Télévision
RT (ex-Russia Today) compte lancer avant Noël la version francophone de sa chaîne dans des locaux de 1800 m2, dotés de deux studios, dans le quartier du Point du Jour, à Boulogne- Billancourt. Entretien avec Xenia Fedorova, sa présidente, qui recrute une cinquantaine de journalistes et dispose d’un budget de près de 20 millions d’euros. Macron, Poutine, le CSA, la Syrie, la distribution de la chaîne : elle a répondu à toutes les questions de Stratégies avec des arguments qui rappellent parfois ceux du maître du Kremlin.

Emmanuel Macron a parlé en mai à Versailles, aux côtés de Vladimir Poutine, de RT comme d'un organe d'influence en lui refusant la qualité de media d'information. Avez-vous compris pourquoi il a dit ça ?
Absolument pas. Nous n'avons rien publié sur notre site qui puisse abîmer la réputation de Macron. Celui-ci n'a jamais donné de faits ou de raisons sur ce que RT France avait exactement occasionné comme dommages dans sa campagne. Il a été probablement mal informé.
C'est une fake news de sa part ?
Je ne sais pas ce qu'il avait en tête. Il a sans doute pensé qu'on avait publié quelque chose pour nuire à sa réputation. Les médias ont fait circuler beaucoup de rumeurs sur RT en disant que l'on avait parlé des comptes offshore de Macron –ce qui n'a pas été le cas– ou de sa vie personnelle –qui n'a pas été un sujet pour nous. Avant l'élection, nos journalistes n'ont pas été autorisés à couvrir sa campagne à son quartier général.

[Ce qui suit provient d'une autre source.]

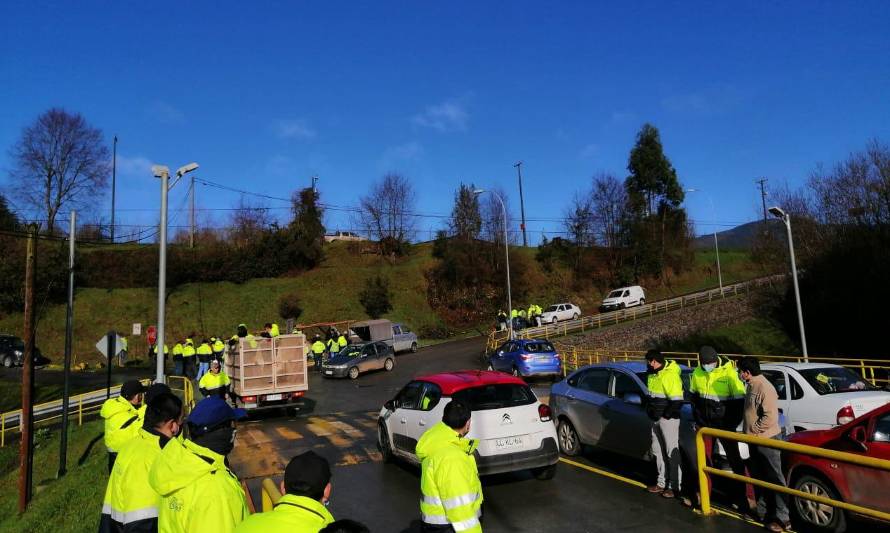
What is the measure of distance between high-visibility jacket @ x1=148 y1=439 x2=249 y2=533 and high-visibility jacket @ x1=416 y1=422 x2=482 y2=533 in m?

Avez-vous été surpris par l’absence de réaction de Reporters sans frontières ?
Cela n’a pas de sens. Si vous parlez de liberté des journalistes, comment pouvez-vous être en accord avec cette décision? En fait, ce n'est pas que j'ai été surprise. J'ai été déçue par l'absence de soutien de cette organisation qui est supposée protéger les journalistes.
Sur votre site, pourtant, vous avez repris la rumeur du compte de Macron aux Bahamas tout en disant qu'elle était démentie.

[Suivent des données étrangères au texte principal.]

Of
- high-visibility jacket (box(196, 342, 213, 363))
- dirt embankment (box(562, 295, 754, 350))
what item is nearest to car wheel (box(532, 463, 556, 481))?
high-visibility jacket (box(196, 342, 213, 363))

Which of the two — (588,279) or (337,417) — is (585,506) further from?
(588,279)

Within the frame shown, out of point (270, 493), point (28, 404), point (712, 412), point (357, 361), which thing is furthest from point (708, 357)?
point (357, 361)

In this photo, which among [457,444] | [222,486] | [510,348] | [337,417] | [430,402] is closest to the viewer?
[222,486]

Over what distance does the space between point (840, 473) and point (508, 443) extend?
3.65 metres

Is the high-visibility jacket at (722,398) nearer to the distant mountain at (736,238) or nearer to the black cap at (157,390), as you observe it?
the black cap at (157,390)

On a publié un lien et la réponse d'En Marche. Nous avons couvert le fait qu'En marche avait répondu et avait complément démenti cette allégation. Mais nous avons décidé de ne pas couvrir cette histoire car nous n'avons pas eu confirmation qu'il s'agissait de faits vrais.
Est-il possible sur le site et la chaîne RT de critiquer le président Poutine ?

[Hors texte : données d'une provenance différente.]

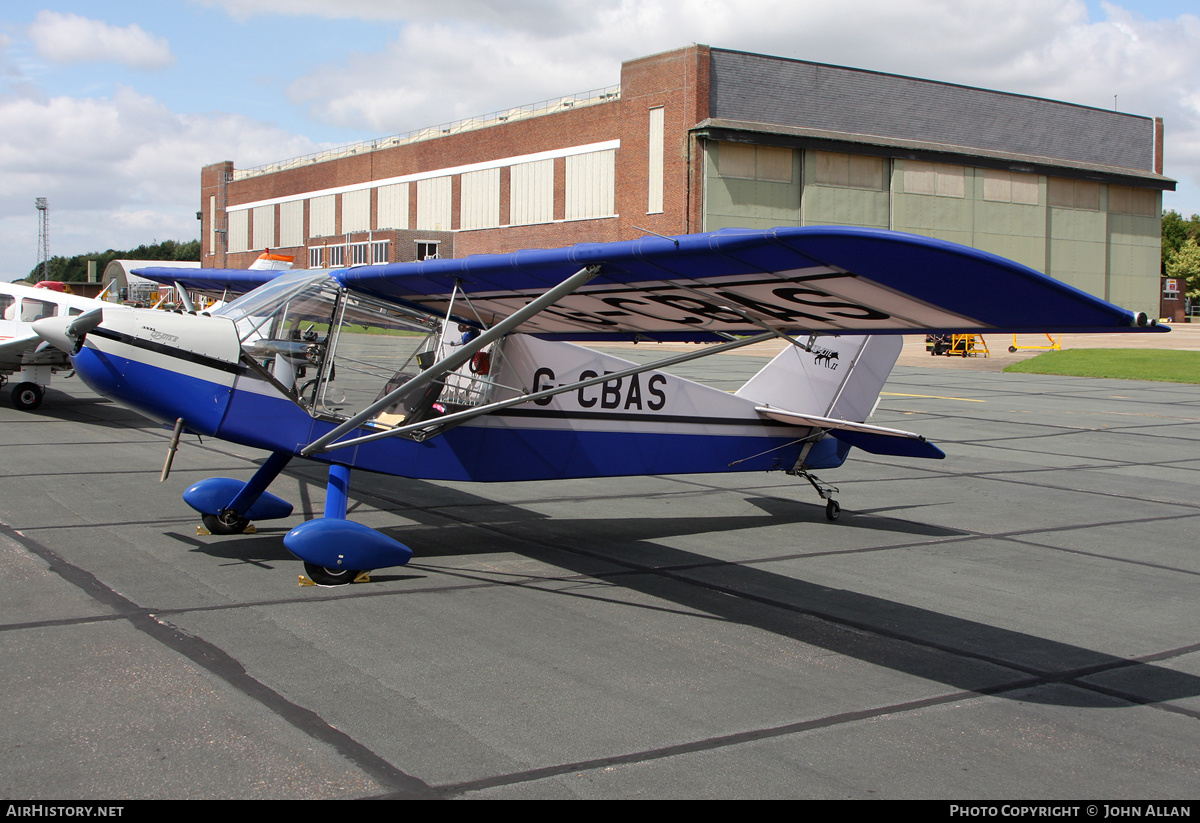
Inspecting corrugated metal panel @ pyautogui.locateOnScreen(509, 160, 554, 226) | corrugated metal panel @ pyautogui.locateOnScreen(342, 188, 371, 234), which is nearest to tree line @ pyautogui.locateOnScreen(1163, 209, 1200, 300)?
corrugated metal panel @ pyautogui.locateOnScreen(509, 160, 554, 226)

Nous ne sommes pas sur les critiques mais sur l'information. RT est une rédaction consacrée aux informations. Nous couvrons les évènements, ce qui se passe partout. Nous suivons les sujets relatifs à la France mais il y a aussi des sujets sur la Russie qui ne sont pas nécessairement positifs.
Jamais on ne présente un visage défavorable de Poutine pourtant...
Ce n'est pas le but de présenter un traitement positif ou négatif. Il y a vraiment un tas de médias en France et dans le monde qui se se sont donnés l'objectif de créer une mauvaise image de la Russie et du président Poutine lui-même spécialement pendant les campagnes électorales américaine, française ou allemande. En Espagne encore, on voit des articles qui expliquent que RT a influencé le fait que la Catalogne voulait se séparer de cet État. C'est ridicule. Comme journaliste, je pense qu'on ne devrait pas chercher à juger, mais dire ce qui arrive avec la photo complète et pas avec un seul côté de l'histoire. RT donne l'autre partie de l'histoire.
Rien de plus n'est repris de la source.